SCJ, marketer of household brands such as Glade, Ziploc and Windex, took the action days after the American Family Association asked its 200,000-member One Million Moms and One Million Dads e-mail groups to call or fax SCJ to express displeasure at such a sponsorship.
As principal sponsor, SCJ's brands -- including Ziploc food storage products, Oust air sanitizer and Edge shaving gel -- were to have been "creatively incorporated" into the six-episode series, according to an August press release from TBS. So SCJ presumably had a chance to assess He's a Lady before last week.
A TBS spokesman said the show will go on even without its principal sponsor, and that the network would not alter what's already been filmed as a result of SCJ's decision.
The spokesman said critics are taking the show too seriously. "It's humorous, along the lines of Tootsie," he said, citing the 1982 movie in which Dustin Hoffman portrays a male actor who plays a woman on a soap opera. The spokesman portrayed He's a Lady as a sociological look at role reversal, a take similar to a segment on the Oct. 13 episode of Oprah on which several of the contestants appeared.

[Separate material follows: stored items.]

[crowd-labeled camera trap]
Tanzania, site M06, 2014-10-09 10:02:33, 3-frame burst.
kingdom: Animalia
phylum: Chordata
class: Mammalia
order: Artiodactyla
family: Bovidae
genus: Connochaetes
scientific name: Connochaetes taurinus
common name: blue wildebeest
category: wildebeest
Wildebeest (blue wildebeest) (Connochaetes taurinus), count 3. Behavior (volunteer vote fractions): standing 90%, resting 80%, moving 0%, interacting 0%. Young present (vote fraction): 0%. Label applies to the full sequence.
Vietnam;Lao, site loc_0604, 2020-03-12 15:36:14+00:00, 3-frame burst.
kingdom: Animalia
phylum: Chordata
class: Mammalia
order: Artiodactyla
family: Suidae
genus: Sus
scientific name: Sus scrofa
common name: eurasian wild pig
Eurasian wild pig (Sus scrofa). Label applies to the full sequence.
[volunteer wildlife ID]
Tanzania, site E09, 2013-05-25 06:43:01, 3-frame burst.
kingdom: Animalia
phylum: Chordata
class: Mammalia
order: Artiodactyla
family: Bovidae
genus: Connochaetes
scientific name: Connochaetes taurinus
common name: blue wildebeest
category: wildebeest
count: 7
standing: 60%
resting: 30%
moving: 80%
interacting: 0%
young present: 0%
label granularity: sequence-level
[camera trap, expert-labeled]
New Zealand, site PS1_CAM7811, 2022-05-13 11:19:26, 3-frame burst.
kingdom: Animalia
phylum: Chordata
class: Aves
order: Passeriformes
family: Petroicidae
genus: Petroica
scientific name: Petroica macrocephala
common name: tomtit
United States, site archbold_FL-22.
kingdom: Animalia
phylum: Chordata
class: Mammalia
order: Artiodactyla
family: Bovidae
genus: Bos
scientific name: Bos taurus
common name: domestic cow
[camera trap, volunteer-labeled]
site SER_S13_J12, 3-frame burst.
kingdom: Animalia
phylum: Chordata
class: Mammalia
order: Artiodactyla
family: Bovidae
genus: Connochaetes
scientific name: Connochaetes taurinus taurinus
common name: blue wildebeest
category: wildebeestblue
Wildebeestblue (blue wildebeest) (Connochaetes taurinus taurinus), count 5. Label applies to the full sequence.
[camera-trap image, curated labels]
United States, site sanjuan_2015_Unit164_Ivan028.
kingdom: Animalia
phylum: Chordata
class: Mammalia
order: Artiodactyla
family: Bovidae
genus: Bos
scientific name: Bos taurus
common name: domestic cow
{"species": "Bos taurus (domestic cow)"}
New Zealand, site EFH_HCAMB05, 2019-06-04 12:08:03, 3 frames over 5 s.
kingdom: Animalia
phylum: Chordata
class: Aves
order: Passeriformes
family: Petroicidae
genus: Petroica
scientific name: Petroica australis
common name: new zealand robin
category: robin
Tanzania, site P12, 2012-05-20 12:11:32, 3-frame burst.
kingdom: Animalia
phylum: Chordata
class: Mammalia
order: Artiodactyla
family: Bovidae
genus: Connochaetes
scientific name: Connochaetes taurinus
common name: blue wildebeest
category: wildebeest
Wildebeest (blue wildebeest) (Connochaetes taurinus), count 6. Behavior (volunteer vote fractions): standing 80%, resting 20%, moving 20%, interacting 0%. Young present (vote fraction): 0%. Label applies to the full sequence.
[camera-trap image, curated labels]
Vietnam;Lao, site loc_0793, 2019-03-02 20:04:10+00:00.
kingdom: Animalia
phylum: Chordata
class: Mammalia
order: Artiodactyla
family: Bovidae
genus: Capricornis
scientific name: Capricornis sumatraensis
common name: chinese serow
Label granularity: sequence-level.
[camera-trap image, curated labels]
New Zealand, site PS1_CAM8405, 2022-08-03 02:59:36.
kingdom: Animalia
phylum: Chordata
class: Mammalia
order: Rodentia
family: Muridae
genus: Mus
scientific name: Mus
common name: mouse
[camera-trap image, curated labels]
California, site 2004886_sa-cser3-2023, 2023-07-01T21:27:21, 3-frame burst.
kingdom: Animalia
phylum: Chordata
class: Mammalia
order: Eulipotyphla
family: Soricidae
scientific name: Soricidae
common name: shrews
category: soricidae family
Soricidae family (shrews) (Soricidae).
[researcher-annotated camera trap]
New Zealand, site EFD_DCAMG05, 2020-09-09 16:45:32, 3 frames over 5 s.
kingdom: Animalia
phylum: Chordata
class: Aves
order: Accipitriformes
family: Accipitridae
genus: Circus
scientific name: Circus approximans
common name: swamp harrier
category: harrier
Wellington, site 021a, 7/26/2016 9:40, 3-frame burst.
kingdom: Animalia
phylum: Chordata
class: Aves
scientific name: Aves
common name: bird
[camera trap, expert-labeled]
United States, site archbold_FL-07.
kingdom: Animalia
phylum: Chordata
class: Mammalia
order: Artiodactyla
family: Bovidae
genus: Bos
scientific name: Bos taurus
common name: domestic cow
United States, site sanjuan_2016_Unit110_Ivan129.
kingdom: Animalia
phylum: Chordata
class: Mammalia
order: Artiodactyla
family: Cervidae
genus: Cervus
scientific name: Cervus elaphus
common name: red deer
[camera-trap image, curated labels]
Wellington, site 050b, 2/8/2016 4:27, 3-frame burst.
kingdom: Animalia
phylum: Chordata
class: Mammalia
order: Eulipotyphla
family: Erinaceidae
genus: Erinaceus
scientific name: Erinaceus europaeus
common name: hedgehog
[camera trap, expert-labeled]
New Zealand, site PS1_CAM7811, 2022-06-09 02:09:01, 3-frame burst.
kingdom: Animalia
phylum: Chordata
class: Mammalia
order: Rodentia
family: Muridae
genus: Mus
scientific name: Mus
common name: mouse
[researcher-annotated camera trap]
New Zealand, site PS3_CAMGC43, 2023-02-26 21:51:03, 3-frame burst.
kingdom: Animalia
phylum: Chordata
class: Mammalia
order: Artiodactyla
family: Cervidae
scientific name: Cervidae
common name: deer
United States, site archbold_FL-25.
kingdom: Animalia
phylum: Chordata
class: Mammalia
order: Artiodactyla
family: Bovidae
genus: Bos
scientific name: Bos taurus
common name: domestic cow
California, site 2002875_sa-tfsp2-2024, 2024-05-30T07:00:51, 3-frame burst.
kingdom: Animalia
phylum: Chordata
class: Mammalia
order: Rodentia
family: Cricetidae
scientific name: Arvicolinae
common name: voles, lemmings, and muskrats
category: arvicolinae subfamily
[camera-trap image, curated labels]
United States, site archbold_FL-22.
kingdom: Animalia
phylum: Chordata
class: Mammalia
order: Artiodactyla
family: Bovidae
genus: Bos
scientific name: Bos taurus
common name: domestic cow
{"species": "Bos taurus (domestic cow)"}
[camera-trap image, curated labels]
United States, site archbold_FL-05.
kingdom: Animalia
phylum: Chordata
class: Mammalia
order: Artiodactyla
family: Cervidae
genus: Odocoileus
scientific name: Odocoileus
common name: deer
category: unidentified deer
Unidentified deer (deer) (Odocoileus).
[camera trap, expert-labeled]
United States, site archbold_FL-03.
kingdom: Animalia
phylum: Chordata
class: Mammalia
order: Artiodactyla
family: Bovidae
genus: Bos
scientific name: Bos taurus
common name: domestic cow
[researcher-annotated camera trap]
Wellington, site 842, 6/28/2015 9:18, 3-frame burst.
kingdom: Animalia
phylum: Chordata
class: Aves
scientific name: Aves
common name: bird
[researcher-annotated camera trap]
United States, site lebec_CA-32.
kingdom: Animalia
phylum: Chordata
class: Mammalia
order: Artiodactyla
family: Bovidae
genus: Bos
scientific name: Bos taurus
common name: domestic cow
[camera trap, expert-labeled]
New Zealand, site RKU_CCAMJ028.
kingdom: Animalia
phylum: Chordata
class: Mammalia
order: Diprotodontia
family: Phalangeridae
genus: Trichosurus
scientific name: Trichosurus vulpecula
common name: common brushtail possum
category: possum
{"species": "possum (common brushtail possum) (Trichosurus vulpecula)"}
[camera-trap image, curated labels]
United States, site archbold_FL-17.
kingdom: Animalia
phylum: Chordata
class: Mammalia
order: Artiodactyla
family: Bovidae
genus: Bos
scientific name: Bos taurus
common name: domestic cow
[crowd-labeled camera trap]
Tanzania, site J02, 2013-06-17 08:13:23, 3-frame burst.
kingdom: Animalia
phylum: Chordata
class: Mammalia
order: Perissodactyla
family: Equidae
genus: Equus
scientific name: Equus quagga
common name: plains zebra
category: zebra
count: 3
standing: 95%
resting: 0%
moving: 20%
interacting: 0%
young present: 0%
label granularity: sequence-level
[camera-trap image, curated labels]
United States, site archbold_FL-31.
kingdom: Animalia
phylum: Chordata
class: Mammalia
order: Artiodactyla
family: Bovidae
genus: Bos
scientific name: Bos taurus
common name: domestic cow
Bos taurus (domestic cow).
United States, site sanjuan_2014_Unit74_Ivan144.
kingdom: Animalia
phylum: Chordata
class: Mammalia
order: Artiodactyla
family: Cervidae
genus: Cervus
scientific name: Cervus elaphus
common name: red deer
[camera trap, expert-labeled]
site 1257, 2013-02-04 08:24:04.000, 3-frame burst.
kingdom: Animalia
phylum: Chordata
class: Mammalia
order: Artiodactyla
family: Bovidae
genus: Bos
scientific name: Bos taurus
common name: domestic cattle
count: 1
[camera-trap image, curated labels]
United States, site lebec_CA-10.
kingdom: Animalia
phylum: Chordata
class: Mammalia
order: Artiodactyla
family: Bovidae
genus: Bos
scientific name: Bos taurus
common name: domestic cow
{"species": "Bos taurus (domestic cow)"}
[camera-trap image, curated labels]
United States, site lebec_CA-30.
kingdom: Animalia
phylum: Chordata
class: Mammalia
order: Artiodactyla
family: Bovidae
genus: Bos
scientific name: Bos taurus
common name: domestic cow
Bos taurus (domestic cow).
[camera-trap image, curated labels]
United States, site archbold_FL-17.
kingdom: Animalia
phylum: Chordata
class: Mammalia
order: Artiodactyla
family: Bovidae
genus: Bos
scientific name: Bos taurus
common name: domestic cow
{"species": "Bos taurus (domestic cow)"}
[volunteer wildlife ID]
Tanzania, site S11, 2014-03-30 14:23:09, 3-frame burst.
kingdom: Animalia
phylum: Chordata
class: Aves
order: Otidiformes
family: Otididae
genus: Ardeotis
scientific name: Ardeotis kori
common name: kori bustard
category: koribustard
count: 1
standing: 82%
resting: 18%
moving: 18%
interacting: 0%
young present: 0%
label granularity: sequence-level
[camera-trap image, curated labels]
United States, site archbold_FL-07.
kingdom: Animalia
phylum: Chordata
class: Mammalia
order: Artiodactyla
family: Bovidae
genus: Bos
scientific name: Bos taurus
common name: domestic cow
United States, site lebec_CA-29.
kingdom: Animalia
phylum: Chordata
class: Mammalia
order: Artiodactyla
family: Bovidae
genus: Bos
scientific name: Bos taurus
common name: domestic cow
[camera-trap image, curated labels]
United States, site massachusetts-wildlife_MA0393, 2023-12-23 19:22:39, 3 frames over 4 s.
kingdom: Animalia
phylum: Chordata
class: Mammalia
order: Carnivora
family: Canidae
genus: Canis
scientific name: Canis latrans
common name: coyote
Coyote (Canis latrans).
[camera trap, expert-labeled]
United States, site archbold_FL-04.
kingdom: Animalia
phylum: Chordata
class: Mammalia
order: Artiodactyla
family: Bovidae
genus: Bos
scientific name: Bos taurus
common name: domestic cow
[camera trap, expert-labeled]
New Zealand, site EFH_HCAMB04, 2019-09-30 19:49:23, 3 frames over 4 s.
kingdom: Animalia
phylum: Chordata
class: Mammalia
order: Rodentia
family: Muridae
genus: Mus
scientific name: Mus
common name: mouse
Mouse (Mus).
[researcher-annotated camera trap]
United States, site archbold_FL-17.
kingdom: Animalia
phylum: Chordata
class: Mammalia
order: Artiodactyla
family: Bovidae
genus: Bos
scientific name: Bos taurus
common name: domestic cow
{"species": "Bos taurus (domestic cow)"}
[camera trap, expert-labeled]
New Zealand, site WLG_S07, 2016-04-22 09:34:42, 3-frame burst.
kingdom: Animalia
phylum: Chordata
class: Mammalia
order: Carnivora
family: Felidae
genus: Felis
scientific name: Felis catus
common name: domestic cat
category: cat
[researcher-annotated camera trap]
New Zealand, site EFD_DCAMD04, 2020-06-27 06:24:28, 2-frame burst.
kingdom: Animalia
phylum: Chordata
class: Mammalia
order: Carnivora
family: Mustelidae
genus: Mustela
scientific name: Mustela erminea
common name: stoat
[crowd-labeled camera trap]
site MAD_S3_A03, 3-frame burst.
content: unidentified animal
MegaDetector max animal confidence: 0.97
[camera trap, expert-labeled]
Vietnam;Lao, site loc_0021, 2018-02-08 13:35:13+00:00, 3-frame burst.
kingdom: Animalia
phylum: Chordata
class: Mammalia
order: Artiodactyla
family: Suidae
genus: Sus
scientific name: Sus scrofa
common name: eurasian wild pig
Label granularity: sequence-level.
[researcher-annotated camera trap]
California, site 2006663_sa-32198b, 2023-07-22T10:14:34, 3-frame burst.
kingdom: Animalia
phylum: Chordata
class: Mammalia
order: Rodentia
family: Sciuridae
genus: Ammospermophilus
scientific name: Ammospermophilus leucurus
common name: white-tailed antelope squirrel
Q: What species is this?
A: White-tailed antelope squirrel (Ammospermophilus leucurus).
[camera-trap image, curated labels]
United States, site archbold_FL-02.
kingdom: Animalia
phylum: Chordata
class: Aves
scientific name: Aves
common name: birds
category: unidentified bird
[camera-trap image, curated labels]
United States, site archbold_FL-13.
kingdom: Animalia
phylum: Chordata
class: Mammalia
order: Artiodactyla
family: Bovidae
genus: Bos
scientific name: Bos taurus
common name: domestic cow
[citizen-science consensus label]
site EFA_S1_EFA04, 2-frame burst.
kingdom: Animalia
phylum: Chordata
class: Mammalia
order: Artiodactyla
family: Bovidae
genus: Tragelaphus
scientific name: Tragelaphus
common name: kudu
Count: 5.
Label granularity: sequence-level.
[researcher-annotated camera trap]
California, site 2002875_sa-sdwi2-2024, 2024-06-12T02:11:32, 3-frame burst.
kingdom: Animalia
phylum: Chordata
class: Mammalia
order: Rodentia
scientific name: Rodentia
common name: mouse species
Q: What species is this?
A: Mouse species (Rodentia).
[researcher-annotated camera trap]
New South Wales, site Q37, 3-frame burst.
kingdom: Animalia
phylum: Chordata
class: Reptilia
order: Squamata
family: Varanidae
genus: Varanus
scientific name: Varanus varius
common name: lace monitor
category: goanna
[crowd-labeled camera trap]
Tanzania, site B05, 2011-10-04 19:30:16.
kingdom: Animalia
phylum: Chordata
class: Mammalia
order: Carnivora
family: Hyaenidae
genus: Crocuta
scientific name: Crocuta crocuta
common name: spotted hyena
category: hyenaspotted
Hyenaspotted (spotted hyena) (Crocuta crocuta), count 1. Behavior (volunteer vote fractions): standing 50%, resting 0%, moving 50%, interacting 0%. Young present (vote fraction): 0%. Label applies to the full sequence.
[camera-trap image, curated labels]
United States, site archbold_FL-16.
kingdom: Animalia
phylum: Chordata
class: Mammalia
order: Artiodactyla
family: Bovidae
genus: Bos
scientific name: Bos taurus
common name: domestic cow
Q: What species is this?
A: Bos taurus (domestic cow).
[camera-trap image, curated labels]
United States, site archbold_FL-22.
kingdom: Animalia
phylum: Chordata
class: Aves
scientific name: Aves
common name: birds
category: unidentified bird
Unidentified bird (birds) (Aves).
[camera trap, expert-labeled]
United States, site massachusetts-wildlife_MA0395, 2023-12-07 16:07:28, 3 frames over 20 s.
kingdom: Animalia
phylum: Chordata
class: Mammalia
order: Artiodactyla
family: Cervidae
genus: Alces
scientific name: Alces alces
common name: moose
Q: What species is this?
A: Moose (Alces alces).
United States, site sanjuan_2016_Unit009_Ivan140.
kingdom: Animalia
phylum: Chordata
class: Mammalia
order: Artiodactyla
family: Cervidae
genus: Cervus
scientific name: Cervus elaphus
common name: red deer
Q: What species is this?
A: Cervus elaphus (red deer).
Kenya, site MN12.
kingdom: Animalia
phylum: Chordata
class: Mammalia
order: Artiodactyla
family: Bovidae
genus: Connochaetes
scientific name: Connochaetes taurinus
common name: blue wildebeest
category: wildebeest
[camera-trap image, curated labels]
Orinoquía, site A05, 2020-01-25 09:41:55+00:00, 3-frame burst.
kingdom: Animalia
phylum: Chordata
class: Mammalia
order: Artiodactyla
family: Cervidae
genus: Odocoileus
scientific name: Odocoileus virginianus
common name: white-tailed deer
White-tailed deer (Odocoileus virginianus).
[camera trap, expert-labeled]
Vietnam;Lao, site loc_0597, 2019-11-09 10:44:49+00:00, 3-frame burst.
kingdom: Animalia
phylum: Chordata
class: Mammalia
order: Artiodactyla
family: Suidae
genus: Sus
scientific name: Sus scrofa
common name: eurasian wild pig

Randy Sharp, director of special projects for the American Family Association, said the organization's objection to He's a Lady was based on its deception. The male contestants were recruited for what was to be a test of physical strength on a show called All American Man before being told they'll instead get "female makeovers" and live in a lavishly decorated "Doll House" to get in touch with their feminine sides. "The object of the show, I thought, is to denigrate men," he said.
Mr. Sharp said he was particularly surprised SCJ, which bills itself as "a family company" in all ads, would sponsor such a show.
"I did ask [the SCJ spokeswoman] what about this product integration? How do you approach that when you've got ... all these girlie men in this house locked up and you've got these SCJ products floating around in the background?" Mr. Sharp said. "She didn't have an answer for me."
A SCJ spokeswoman declined to comment on why the company had become a sponsor of the project in the first place or subsequently backed out. Interpublic Group of Cos.' Initiative Media North America, New York, handles media buying and planning for SCJ.
Prior to the He's a Lady fiasco, SCJ has had a history of deft and intriguing uses of branded content. Its Windex brand, for example, played a prominent-yet-uncompensated role in the 2002 movie My Big Fat Greek Wedding.
Later that year, SCJ sponsored the Hallmark Channel's airing of Carnauba: A Son's Memoir, a documentary in which its chairman emeritus, Samuel C. Johnson, recounts his re-creation of a trip by his father and company founder, Herbert C. Johnson, in a replica 1935 Sikorsky aircraft. But the story turns into a cathartic disclosure by Sam Johnson of the alcoholism that afflicted him and his mother and of his father's emotional detachment from the family.